In the first example, we see that an entirely new synthetic dataset was generated by the generative AI model based on the original dataset. The synthetic dataset preserves the statistics of the original dataset, but there is no 1:to:1 correspondence of synthetic records and original records. Note that for AI-generated synthetic data, a rare category replacement value of 10 was applied. This means that any name appearing fewer than 10 times in the nameFirst
and nameLast
columns was replaced with an asterisk to protect privacy.
Mockers are applied to specific columns in the players table, which are highlighted in yellow in the table above: 'country', 'birthDate', 'deathDate', 'nameFirst', and 'nameLast'.
If you enable consistent mapping, the values will be consistently mapped to the same value across the tables. For example, we enabled consistent mapping for two columns: "nameFirst" and "nameLast". We want to generate the same synthetic names and surnames (mockers) for the original names. See the illustrations from MySQL tables below, where mockers with consistent mapping map the name "Bill Kennedy" to "Danielle Olson".
Please note that other names can also be mapped to "Danielle" or "Olson"; however, whenever Syntho detects "Bill", it will always replace it with a mocker first name "Danielle". The same applies to "Kennedy" and "Olson" in the last name column. Consistency can be verified with other columns since they are duplicated without any change from source to destination, allowing original and synthetic tables to be matched for a better understanding of consistency.
Calculated columns allow users to perform a broad spectrum of operations on data, ranging from simple arithmetic to complex logical and statistical computations. In above illustration, the following operation is applied:
IFNA(IFS(height>74, "Tall", height>72, "Medium", height>70, "Small"), "NA")
The Mask generator modifies values directly without creating new records or altering the original dataset structure. This approach allows data to remain recognizable in its format while being anonymized, which is particularly useful for fields containing identifiable attributes.
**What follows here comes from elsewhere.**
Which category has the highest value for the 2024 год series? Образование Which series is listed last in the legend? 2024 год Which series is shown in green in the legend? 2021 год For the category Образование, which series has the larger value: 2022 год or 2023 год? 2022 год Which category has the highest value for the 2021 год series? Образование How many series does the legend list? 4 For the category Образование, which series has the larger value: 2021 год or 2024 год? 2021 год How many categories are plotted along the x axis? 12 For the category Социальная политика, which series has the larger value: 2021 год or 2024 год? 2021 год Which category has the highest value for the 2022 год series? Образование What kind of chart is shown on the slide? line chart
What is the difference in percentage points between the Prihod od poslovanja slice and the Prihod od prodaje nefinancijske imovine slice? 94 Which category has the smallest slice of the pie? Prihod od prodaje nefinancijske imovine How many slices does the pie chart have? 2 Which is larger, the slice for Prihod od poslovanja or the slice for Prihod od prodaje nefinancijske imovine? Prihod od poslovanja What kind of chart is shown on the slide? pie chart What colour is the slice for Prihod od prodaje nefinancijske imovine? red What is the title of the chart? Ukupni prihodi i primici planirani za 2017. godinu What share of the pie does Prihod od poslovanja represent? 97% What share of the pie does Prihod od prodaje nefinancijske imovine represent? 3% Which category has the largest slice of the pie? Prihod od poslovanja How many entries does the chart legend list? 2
In this example, the Mask generator is applied to specific columns in the players
table to ensure sensitive information is anonymized. Columns like country
(Random Character Swap), birthDate
(Datetime Noise), deathDate
(Hasher), nameFirst
(Format Preserving Encryption) and nameLast
(Random Character Swap) are anonymized using the Mask generator with respective masking functions. These columns contain sensitive information that could potentially identify individuals. When consistent mapping is enabled in the Mask settings, identical input values across records will always map to the same masked output values.
In this example, the Hash generator is applied to key columns in the players
table to ensure unique identifiers while preserving referential integrity. Key column, which is id
, is hashed using a consistent algorithm to create anonymized yet unique values. This method ensures that identifiers in the players
table can be anonymized without compromising the ability to link related records across tables. With unique hashing enabled, the output value will always be unique.
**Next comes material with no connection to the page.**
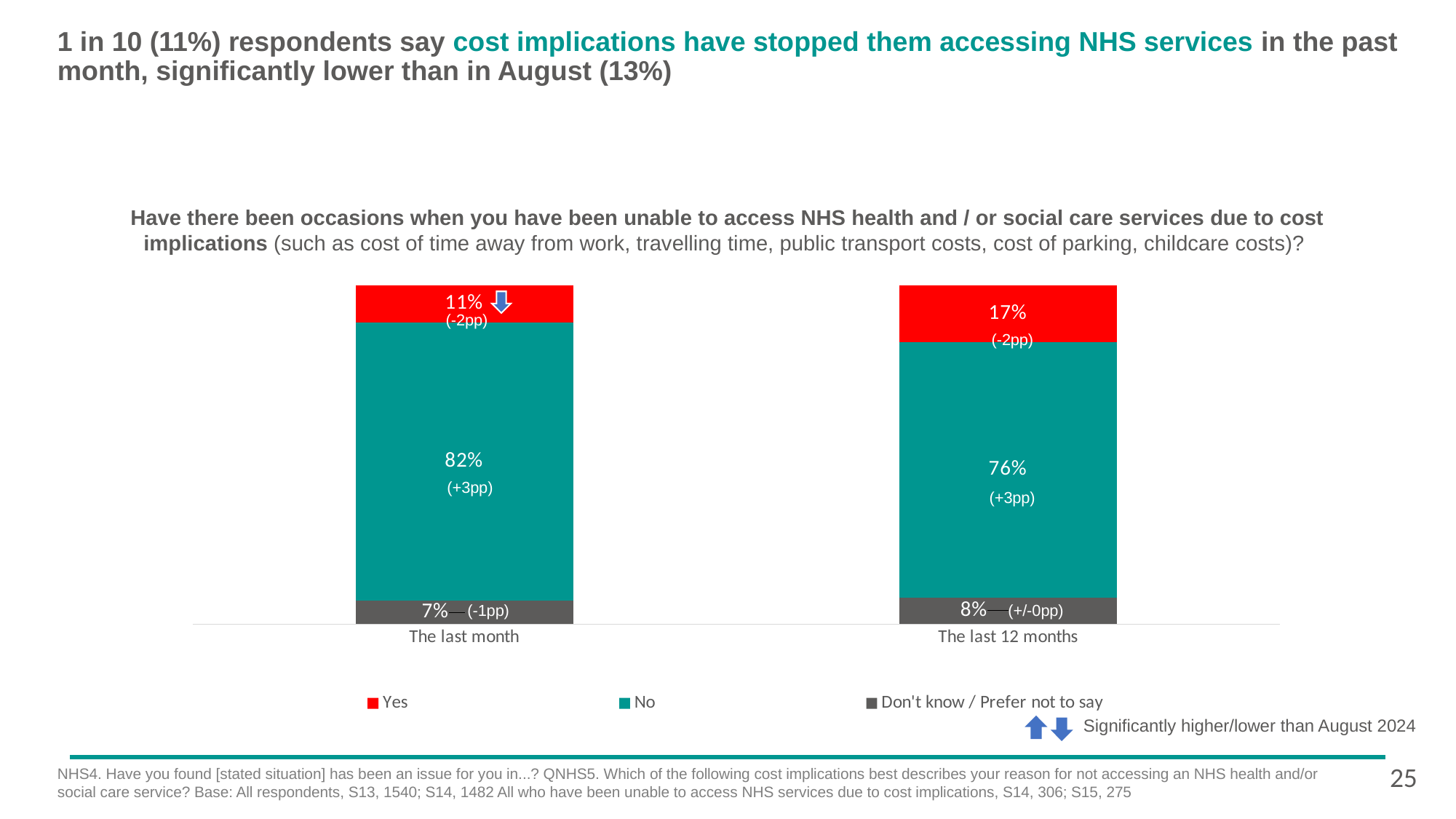
What percentage of respondents answered "No" for the last 12 months? 76% How many series does the chart legend list? 3 Which time period has the lower "No" percentage? The last 12 months What percentage of respondents answered "No" for the last month? 82% What percentage of respondents answered "Yes" for the last month? 11% What percentage of respondents answered "Don't know / Prefer not to say" for the last 12 months? 8% What is the difference between the "Yes" percentages for the last 12 months and the last month? 6 percentage points Which time period has the higher "Yes" percentage? The last 12 months Is the "No" percentage larger for the last month or the last 12 months? The last month What percentage of respondents answered "Yes" for the last 12 months? 17% What type of chart is shown on the slide? Stacked bar chart How many categories are shown on the x axis of the chart? 2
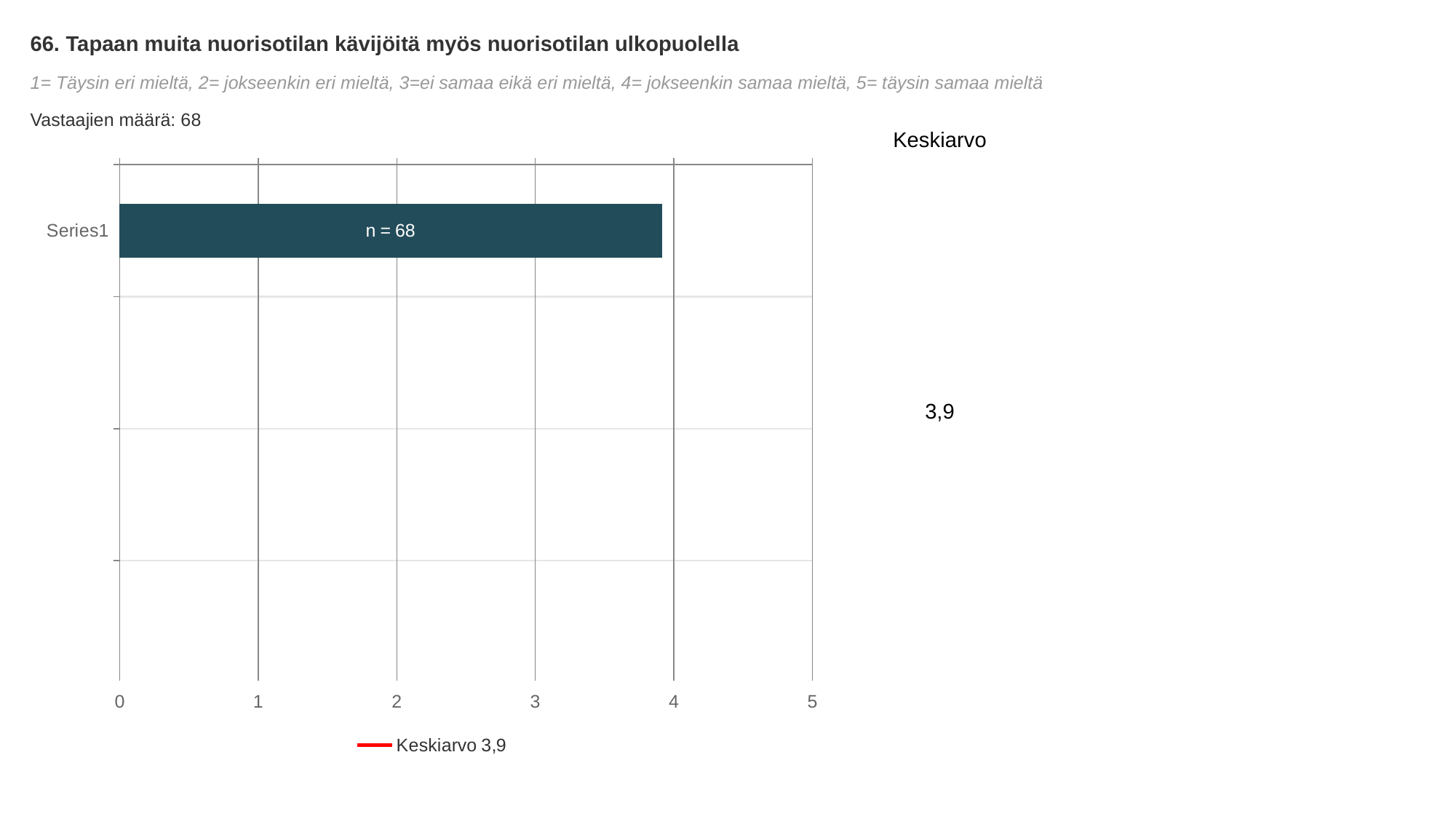
What is the data label printed on the Series1 bar? n = 68 What is the number of respondents (Vastaajien määrä) stated on the slide? 68 What text does the legend entry below the chart show? Keskiarvo 3,9 Is the value for Series1 greater or less than 3? greater What is the label of the category on the vertical axis? Series1 What is the title of the slide's chart question? 66. Tapaan muita nuorisotilan kävijöitä myös nuorisotilan ulkopuolella What kind of chart is shown on the slide? bar chart Is the value for Series1 greater or less than 4? less Is the value for Series1 greater or less than 2? greater How many bars are plotted in the chart? 1 What is the Keskiarvo (mean) value shown on the slide? 3,9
In this example, Key Generators are used to generate unique keys or duplicate keys in the players
table, ensuring referential integrity across related tables.
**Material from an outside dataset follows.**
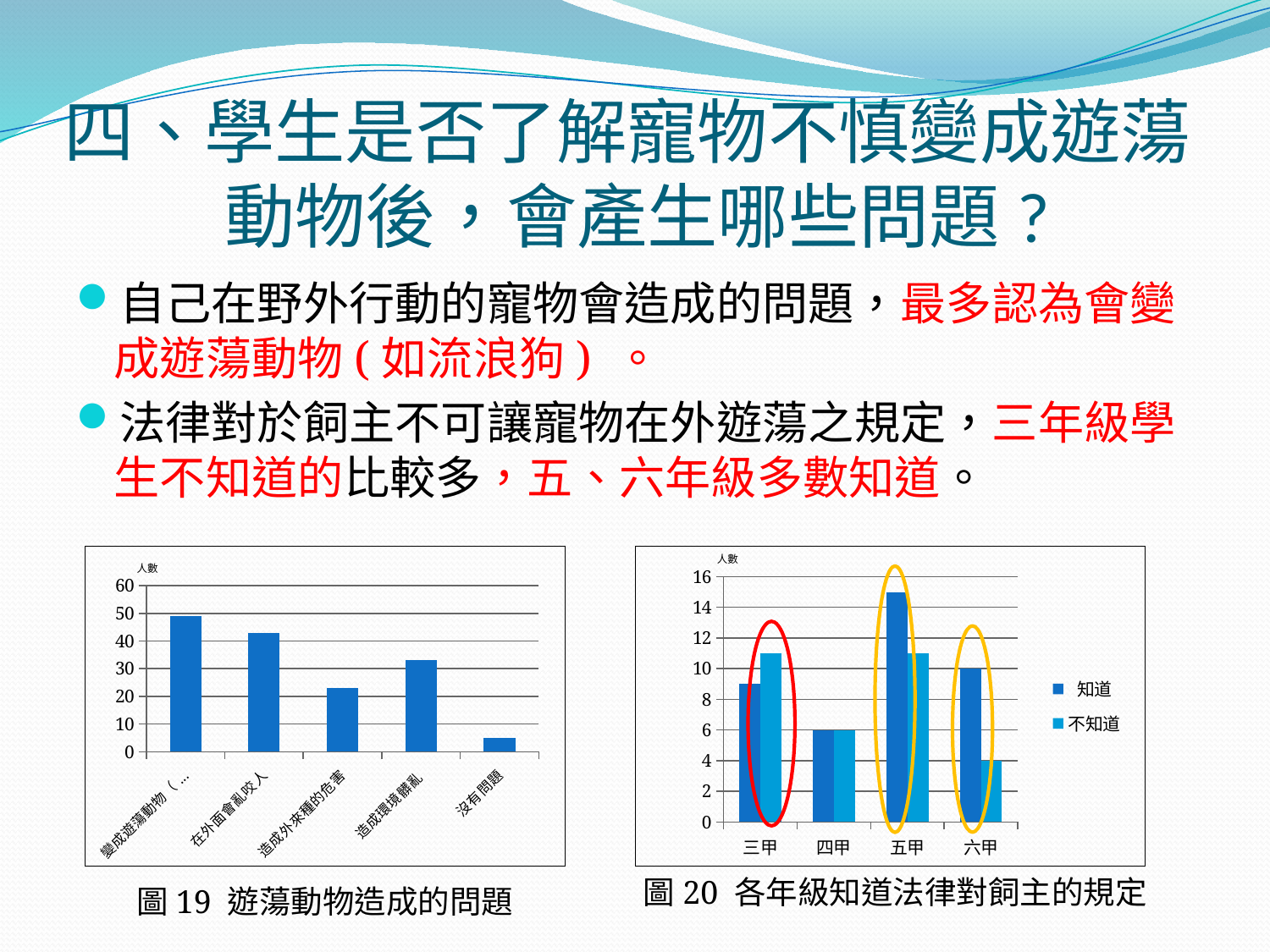
In 圖 20 各年級知道法律對飼主的規定 (the right chart), what is the 不知道 value for 四甲? 6 In 圖 20 各年級知道法律對飼主的規定 (the right chart), which grade has the highest 知道 value? 五甲 In 圖 20 各年級知道法律對飼主的規定 (the right chart), is the 知道 value for 五甲 greater or less than 14? greater In 圖 19 遊蕩動物造成的問題 (the left chart), is the value for 造成外來種的危害 greater or less than 30? less In 圖 20 各年級知道法律對飼主的規定 (the right chart), what is the difference between the 知道 and 不知道 values for 六甲? 6 In 圖 19 遊蕩動物造成的問題 (the left chart), which category has the lowest value? 沒有問題 How many categories are shown in 圖 19 遊蕩動物造成的問題 (the left chart)? 5 In 圖 19 遊蕩動物造成的問題 (the left chart), which category has the highest value? 變成遊蕩動物 What kind of chart is 圖 19 遊蕩動物造成的問題 (the left chart)? bar chart In 圖 19 遊蕩動物造成的問題 (the left chart), which is larger: 在外面會亂咬人 or 造成環境髒亂? 在外面會亂咬人 In 圖 20 各年級知道法律對飼主的規定 (the right chart), what is the 知道 value for 六甲? 10 How many series does the legend list in 圖 20 各年級知道法律對飼主的規定 (the right chart)? 2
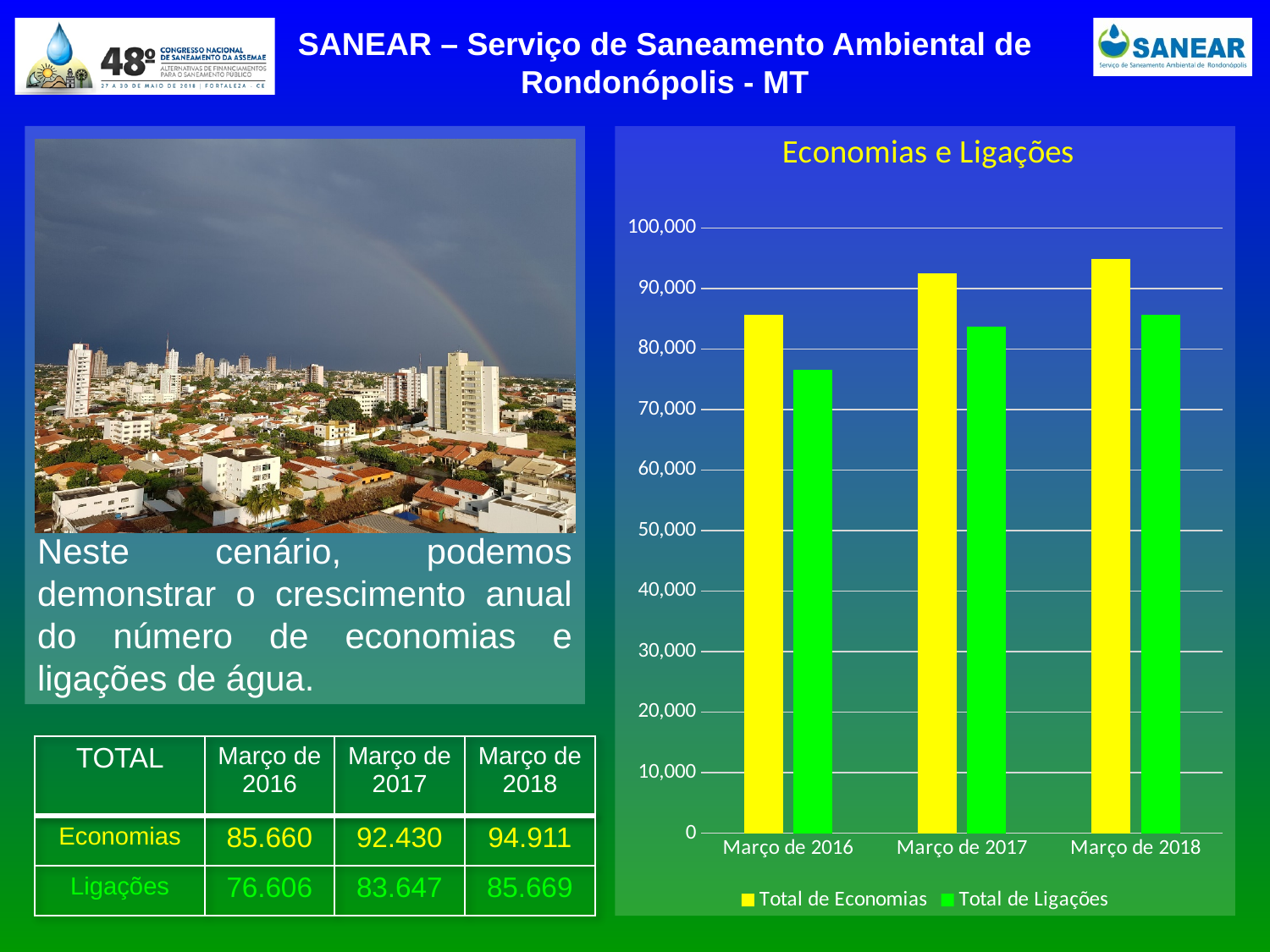
What is the value of Total de Ligações for Março de 2018? 85.669 What kind of chart is shown under the title "Economias e Ligações"? bar chart In Março de 2018, which is larger: Total de Economias or Total de Ligações? Total de Economias Do the Total de Economias values rise or fall from Março de 2016 to Março de 2018? rise In which category is Total de Economias highest? Março de 2018 What colour are the Total de Ligações bars in the chart? green How many series does the chart's legend list? 2 How many categories are shown on the x axis of the chart? 3 Is the value for Total de Economias in Março de 2017 greater or less than 90,000? greater What is the value of Total de Economias for Março de 2016? 85.660 In which category is Total de Ligações lowest? Março de 2016 Is the value for Total de Ligações in Março de 2016 greater or less than 80,000? less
Duplicate copies the original key values exactly as they appear in the source data, preserving the relationships between primary and foreign keys. This ensures the key structure remains intact.
Hash converts original key values into hashed representations while preserving relationships across tables. The hashed values are obfuscated and irreversible, ensuring relational integrity is maintained.
Generate creates new, synthetic key values that do not correspond to the original keys. It produces entirely new keys and does not preserve the order or relationships of the source data.